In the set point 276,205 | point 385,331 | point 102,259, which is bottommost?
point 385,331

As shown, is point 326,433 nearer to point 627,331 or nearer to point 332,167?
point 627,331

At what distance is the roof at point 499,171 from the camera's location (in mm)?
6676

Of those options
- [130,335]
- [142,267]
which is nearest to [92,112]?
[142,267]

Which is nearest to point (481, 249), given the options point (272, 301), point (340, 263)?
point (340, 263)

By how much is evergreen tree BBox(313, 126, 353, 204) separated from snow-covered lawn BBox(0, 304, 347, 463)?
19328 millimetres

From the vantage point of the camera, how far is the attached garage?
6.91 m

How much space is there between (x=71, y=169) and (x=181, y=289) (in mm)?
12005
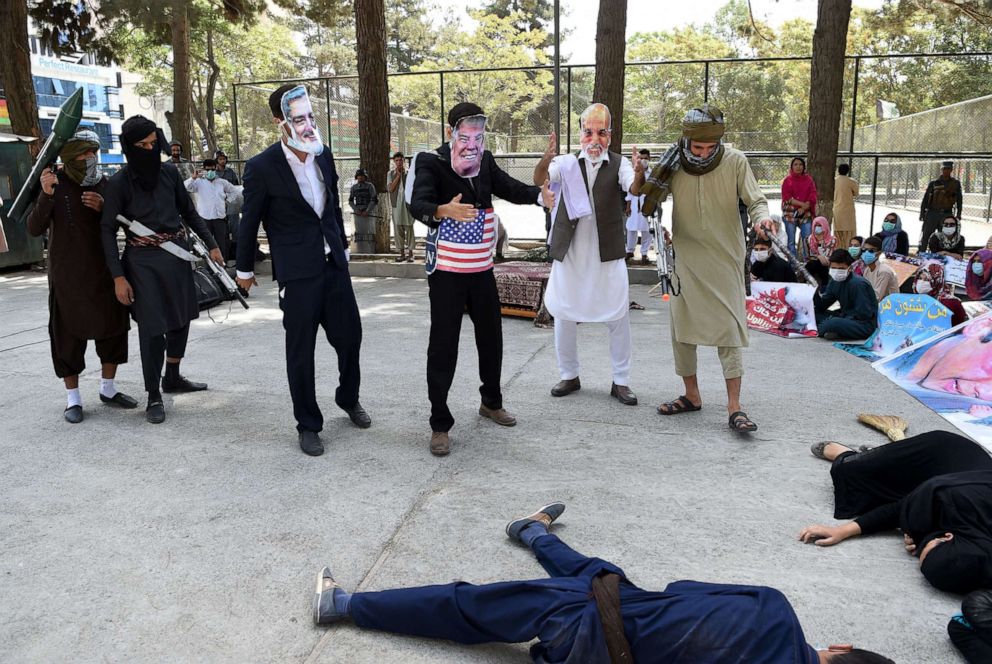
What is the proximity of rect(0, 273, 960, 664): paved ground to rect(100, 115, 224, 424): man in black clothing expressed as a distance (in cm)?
51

+ + + + + + +

Revise the lines from the one containing "From the vantage" through the last line, replacing "attached garage" with "detached garage" and keeping everything else the same. Leave out the pictures.

Complete answer:
From the vantage point of the camera, how far is the detached garage?
6.91 m

How much space is there between (x=71, y=169) and (x=181, y=289) (in mm)?
12005
What is the proximity of rect(0, 273, 960, 664): paved ground to rect(100, 115, 224, 424): man in black clothing expressed as a distance (in cm)?
51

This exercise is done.